#### Отрывок

7 ноября Е. Б. и Алена Пастернаки, в день именин Алены, собрали людей — человек тридцать — слушать Галича. <…> Левизна кипела и плескалась в большой комнате. Все сидели как бы на чемоданах, готовые сняться в любой момент. Думаю, там не было ни одного остающегося <…> В перерыве Галич жаловался, что та речь, на которой он строил ранние свои песни, исчезла будто бы из курилок и пивных — и там теперь тоже говорят на стертом газетном языке, который трудно ввести в песню (N потом — как и NN — сильно сомневался в этом: “Это он просто исчерпал ресурсы этой речи”).
Галич ожидает разрешения к январю — хотя и не уверен. “Хочу ехать в Норвегию. Я там был в командировке — и писал. Меня туда зовут, и мне нравится эта страна, народ… Хочу скорее оказаться в номере гостиницы, смотреть на чужую реку, которая ни о чем не напоминает”.
10 ноября. …Ненавижу звук и запах машин, не могу без содроганья вспомнить скрежет и звяк старых трамваев, но люблю, все еще люблю страшный гул пролетающего самолета — иллюзия свободного полета — к морю, к покою, к работе.
12 ноября. Макогоненко будто бы спас Жирмунского, когда во время войны арестовали Нейгауза и других — немцев и тех, кто занимается Германией. Он будто бы дежурил, и у него в списке на столе первым был телефон дежурного по НКВД — для звонков в экстренных случаях. Он позвонил и сказал, что арестован специалист, необходимый для экстренных нужд пропаганды. Сказали, что проверят; позвонили снова и сказали, что выпускают. Тут же его отправили в Ташкент — уже в дистрофии, и Иванов видел его в очереди за одним пирожком, полагавшимся по академическому пайку.
…В столовой научных залов в Ленинке стоя, как лошади в стойлах, жуют “читатели” эту еду, не имеющую ни вкуса, ни запаха пищи, — продукт, старательно превращенный в субпродукт. У людей, которых так кормят, и мозг превращается в субпродукт, и сами они становятся — субпродукт.
13 ноября. По телефону со Шкловским.
— Во-первых, здравствуйте.
Надо найти большую статью Юрия о пародии. Он не согласился с гонораром. Рукопись потеряна.

########
#### Извлеченные записи

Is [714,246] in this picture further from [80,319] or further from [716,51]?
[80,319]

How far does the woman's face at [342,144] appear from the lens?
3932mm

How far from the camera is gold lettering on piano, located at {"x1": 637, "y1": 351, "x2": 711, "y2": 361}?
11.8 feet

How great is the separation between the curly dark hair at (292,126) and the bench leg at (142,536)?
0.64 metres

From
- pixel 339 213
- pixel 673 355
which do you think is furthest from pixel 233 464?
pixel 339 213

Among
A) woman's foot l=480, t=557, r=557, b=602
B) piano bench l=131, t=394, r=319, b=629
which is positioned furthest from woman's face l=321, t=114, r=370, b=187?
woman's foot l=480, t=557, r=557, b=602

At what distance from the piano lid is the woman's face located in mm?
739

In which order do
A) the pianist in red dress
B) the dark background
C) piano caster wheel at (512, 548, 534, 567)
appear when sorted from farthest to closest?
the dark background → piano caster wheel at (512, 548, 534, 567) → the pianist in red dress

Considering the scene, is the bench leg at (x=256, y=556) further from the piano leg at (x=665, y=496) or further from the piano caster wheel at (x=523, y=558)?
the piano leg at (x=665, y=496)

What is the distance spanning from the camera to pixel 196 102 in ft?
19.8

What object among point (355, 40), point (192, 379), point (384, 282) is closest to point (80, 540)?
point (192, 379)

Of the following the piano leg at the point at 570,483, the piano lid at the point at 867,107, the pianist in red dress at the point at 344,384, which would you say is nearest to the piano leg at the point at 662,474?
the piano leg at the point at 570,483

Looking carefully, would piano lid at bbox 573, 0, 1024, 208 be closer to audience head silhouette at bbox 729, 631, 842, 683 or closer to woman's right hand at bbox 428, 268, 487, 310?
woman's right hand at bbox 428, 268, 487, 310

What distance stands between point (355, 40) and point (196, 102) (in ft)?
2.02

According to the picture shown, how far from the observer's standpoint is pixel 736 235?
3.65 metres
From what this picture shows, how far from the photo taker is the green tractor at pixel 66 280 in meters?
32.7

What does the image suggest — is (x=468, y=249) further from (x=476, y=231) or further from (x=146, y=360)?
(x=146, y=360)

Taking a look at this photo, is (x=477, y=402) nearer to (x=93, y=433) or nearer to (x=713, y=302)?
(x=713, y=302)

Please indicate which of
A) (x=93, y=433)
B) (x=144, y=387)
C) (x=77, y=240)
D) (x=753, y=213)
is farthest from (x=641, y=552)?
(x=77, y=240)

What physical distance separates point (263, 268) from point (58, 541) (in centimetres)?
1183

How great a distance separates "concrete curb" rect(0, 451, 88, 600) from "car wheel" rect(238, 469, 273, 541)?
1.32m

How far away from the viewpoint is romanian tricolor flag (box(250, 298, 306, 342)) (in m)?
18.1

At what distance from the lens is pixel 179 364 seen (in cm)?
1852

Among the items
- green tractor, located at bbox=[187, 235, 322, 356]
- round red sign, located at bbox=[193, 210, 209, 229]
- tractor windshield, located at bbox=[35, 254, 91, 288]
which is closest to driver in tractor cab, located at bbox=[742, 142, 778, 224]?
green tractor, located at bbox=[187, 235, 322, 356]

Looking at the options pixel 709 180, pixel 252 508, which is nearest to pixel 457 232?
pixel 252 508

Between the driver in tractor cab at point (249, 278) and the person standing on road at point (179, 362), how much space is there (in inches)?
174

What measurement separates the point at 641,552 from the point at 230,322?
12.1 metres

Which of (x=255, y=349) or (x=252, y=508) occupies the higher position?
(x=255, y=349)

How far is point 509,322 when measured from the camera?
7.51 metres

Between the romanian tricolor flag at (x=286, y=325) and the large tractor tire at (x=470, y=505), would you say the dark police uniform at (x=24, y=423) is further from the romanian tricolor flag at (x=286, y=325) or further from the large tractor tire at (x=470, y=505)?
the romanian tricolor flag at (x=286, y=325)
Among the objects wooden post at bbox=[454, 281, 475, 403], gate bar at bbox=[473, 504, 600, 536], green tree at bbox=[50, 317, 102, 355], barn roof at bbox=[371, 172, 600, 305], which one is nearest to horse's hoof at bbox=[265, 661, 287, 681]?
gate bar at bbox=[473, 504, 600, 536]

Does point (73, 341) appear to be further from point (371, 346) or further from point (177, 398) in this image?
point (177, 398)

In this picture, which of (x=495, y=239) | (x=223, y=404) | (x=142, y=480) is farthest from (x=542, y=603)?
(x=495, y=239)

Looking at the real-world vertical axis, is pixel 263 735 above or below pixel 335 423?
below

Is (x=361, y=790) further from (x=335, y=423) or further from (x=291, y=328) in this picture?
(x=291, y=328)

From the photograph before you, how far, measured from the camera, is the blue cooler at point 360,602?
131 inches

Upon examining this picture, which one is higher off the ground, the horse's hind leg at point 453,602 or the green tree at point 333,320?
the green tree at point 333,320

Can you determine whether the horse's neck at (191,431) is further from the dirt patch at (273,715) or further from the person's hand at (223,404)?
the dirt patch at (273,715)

########

Что сделать:
A – Ответьте на вопросы по отрывку, каждый с новой строки:
(i) Сколько человек собрали слушать Галича?
(ii) В какую страну хочет ехать Галич?
(iii) Чью большую статью о пародии надо найти?
B – Какие строки записей содержат слово "driver"? Отберите и перепишите каждую из них.

Ответы к заданиям:
A –
(i) Человек тридцать.
(ii) В Норвегию.
(iii) Статью Юрия.

B –
which is closest to driver in tractor cab, located at bbox=[742, 142, 778, 224]?
Between the driver in tractor cab at point (249, 278) and the person standing on road at point (179, 362), how much space is there (in inches)?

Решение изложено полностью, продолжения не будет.